[Exercise input]
◇ ◇ ◇

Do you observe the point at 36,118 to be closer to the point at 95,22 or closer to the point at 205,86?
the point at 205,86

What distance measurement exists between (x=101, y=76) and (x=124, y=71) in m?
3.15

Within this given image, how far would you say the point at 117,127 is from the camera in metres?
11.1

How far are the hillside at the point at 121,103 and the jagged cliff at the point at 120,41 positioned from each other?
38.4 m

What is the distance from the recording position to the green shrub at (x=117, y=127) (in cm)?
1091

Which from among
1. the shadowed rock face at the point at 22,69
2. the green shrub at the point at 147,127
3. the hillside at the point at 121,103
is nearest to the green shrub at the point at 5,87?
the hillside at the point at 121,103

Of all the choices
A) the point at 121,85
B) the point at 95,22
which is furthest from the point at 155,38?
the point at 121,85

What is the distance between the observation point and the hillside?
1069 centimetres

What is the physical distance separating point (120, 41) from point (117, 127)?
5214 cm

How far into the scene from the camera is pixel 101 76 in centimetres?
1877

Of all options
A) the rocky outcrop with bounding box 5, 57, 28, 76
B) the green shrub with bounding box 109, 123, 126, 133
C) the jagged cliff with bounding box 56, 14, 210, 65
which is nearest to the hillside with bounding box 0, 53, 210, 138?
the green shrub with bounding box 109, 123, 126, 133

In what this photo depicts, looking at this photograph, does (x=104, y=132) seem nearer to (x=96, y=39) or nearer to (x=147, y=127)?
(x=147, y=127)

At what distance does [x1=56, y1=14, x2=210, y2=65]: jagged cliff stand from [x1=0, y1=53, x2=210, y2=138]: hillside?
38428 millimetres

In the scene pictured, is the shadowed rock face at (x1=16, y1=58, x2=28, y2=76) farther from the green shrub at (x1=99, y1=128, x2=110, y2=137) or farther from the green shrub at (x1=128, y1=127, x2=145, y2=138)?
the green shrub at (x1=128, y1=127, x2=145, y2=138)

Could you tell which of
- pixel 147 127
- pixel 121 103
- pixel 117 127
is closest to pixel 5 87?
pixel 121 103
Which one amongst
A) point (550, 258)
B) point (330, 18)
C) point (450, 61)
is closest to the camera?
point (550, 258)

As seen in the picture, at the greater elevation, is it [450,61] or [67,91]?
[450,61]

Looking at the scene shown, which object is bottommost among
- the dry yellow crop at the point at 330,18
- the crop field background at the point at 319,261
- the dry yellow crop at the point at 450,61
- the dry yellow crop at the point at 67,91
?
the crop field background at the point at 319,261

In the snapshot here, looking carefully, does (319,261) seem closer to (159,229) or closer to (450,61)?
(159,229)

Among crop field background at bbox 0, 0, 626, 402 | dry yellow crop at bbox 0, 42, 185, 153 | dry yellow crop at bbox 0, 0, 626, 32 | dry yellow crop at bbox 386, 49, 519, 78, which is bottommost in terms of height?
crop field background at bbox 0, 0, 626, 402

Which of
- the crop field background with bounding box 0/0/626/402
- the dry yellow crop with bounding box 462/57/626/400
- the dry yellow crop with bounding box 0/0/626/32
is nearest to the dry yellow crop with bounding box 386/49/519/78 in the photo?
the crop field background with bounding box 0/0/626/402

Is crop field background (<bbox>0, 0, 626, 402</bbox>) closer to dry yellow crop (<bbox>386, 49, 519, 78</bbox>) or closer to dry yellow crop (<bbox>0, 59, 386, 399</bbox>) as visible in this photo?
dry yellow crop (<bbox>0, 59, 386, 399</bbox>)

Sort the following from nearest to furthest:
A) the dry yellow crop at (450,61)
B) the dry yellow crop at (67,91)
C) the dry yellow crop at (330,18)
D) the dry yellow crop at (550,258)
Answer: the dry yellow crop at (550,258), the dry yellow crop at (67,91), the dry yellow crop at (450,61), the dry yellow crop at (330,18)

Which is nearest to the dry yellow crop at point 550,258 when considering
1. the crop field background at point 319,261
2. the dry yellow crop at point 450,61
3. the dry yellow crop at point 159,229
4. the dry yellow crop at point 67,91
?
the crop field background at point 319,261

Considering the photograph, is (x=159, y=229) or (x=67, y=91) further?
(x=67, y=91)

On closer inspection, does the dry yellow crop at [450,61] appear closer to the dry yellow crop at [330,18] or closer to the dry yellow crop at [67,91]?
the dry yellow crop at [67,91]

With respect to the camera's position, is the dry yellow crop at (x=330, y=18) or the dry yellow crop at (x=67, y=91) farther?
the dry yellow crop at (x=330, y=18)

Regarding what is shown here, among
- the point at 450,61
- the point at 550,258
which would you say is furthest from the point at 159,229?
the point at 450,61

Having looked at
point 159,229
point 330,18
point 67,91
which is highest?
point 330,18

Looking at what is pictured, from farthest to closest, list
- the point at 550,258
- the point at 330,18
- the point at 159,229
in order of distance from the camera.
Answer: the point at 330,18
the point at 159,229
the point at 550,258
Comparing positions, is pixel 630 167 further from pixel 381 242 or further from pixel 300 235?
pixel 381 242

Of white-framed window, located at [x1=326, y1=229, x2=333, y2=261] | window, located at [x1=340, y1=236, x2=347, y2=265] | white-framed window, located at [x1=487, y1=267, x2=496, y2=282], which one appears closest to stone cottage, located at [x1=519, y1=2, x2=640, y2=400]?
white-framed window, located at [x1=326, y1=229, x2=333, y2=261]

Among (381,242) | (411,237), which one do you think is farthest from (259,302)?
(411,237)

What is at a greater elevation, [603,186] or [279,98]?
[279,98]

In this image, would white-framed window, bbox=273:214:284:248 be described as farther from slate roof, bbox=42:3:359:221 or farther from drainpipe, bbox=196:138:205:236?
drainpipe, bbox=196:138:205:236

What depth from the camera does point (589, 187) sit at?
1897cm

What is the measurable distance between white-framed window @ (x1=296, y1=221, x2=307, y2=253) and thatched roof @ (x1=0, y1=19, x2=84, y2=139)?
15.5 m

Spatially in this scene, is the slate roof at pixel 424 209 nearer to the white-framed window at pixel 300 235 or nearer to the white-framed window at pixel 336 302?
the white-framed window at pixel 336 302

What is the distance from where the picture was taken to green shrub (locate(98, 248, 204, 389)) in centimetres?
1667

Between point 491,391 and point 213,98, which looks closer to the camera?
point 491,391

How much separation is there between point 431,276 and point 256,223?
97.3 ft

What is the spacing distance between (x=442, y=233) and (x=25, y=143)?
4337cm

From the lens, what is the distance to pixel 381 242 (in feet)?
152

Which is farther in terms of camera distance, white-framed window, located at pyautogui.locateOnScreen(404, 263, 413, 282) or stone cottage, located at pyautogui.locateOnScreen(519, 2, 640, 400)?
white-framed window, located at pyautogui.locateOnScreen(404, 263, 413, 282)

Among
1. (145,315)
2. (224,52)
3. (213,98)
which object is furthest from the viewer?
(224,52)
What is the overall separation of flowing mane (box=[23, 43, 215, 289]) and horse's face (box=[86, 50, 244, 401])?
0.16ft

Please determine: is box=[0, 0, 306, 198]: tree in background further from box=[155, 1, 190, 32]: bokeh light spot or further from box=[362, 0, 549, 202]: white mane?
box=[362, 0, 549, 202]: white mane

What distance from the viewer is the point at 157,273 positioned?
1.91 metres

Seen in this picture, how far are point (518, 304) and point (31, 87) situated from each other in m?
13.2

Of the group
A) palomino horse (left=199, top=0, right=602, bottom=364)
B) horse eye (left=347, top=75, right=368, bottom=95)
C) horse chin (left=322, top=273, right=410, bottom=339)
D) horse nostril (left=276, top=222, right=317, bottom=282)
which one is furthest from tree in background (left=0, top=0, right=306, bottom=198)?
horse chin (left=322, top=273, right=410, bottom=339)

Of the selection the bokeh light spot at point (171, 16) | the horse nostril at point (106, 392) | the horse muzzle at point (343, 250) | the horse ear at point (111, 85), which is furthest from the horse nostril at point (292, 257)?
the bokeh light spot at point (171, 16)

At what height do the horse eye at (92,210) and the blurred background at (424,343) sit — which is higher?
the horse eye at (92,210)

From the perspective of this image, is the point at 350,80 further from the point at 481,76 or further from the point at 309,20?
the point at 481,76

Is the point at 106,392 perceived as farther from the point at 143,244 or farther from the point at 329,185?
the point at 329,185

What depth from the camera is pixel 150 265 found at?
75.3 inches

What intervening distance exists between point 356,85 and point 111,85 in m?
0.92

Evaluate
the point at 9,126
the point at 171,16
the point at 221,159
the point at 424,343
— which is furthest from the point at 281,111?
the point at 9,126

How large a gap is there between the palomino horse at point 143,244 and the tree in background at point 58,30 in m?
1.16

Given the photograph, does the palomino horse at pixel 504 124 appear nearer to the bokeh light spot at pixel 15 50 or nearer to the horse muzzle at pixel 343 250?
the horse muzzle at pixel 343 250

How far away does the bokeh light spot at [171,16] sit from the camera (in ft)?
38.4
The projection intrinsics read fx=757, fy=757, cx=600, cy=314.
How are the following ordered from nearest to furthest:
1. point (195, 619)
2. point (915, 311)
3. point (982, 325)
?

◇ ◇ ◇

[What you have to do] In the listing above, find the line containing "What distance from" and please quote exactly that line through the last one, and no other lines.

[Task output]
What distance from the viewer is the point at 157,273 positioned?
1.91 metres

Seen in this picture, how far are point (518, 304) and point (31, 87) situated from each other in m?
13.2

Of the group
A) palomino horse (left=199, top=0, right=602, bottom=364)
B) horse eye (left=347, top=75, right=368, bottom=95)
C) horse chin (left=322, top=273, right=410, bottom=339)
D) horse nostril (left=276, top=222, right=317, bottom=282)
which one is furthest from tree in background (left=0, top=0, right=306, bottom=198)?
horse chin (left=322, top=273, right=410, bottom=339)

Of the selection the bokeh light spot at point (171, 16) | the horse nostril at point (106, 392) | the horse muzzle at point (343, 250) | the horse ear at point (111, 85), which is furthest from the horse nostril at point (292, 257)?
the bokeh light spot at point (171, 16)

At what height do the horse eye at (92,210) and the blurred background at (424,343) sit — which is higher?
the horse eye at (92,210)

From the perspective of this image, is the point at 350,80 further from the point at 481,76 or further from the point at 309,20?
the point at 481,76

Is the point at 106,392 perceived as farther from the point at 143,244 or farther from the point at 329,185?
the point at 329,185

What depth from the camera is pixel 150 265 found at?
75.3 inches

What intervening distance exists between point 356,85 and point 111,85 in m?
0.92

Evaluate
the point at 9,126
the point at 171,16
the point at 221,159
the point at 424,343
— which is furthest from the point at 281,111?
the point at 9,126

How large a gap is there between the palomino horse at point 143,244 and the tree in background at point 58,30 in m?
1.16

Given the photograph, does the palomino horse at pixel 504 124 appear nearer to the bokeh light spot at pixel 15 50 or nearer to the horse muzzle at pixel 343 250?
the horse muzzle at pixel 343 250

How far away does the bokeh light spot at [171,16] sit from the camera (in ft)?
38.4
The projection intrinsics read fx=757, fy=757, cx=600, cy=314.
How are the following ordered from nearest to furthest:
1. point (195, 619)
2. point (915, 311)
3. point (982, 325)
?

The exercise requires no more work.